Then I gave up on Election night, watching the scumfuckers numbers inch up towards victory. The first thing I had to do after that was go to a comics convention in Texas and the smoking gave my brain chemistry whatever chemicals it seemed to need to stay strong.

Now I'm back to a pack a day. I wake up with a cough every day and I get winded going up a flight of stairs. But I'm not as depressed nor unpleasant as I was when not smoking.

So it really came down to the choice of, in social situations, does someone endure an unpleasant odor on my skin or an unpleasant mood from my mind. For me, it's no contest.

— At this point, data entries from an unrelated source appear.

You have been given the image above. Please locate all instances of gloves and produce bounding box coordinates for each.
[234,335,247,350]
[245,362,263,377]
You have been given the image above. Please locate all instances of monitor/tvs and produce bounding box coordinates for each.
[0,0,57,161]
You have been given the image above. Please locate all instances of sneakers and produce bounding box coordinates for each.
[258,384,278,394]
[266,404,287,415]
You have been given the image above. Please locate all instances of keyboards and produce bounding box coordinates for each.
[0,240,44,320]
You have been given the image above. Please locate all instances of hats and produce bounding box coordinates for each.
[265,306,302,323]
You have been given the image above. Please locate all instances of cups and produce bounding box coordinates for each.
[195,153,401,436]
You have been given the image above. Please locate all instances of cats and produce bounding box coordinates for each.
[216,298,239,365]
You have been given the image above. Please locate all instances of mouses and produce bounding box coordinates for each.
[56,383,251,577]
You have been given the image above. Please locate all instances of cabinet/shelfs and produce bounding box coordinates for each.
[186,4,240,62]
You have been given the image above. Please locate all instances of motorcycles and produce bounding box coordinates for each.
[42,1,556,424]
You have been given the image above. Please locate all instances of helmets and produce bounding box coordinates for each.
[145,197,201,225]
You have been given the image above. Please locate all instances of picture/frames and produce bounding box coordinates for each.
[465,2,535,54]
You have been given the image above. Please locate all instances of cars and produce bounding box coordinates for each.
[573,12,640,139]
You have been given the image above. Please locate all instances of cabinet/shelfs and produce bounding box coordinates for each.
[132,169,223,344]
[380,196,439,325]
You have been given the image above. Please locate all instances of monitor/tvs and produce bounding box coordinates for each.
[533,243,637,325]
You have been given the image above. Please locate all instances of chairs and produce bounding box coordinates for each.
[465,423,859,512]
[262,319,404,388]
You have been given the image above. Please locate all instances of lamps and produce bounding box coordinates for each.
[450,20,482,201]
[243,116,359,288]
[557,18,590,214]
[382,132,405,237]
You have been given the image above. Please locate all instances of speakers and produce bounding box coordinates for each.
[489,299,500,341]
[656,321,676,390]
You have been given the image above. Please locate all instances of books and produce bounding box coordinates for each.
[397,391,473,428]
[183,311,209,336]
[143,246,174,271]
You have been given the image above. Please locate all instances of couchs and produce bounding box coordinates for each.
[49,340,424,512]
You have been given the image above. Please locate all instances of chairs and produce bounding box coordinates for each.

And besides, who really wants to live forever?

12:08 PM  
Anonymous Anonymous said...

And it's amazing that 'secret smokers' think they can hide it!

10:54 PM  
Blogger RachelleCentral said...

My husband is a smoker. A chain smoker, even. Terrible. I myself never started smoking after an ill-fated event when I was 15. I was at the Royal Hawaiian Hotel in Honolulu on holidays with my parents, and they had gone out for the evening. I snuck one of my mother's cigarettes and was smoking it out the window. Suddenly, I dropped it, and it fell below - where a ton of foliage lined the hotel. I didn't know what would happen to the cigarette, but I'd seen countless movies where someone left a lit cigarette in a rubbish bin, etc and overnight the embers burned until a huge fire was started. I didn't know how long a cigarette could burn for or how long all this would take, so I stayed up the entire night, worrying that the hotel would burn down and that arson squads would point to our window and find out it had come from me. It was enough of a shock to ensure I would never smoke again - and I never have!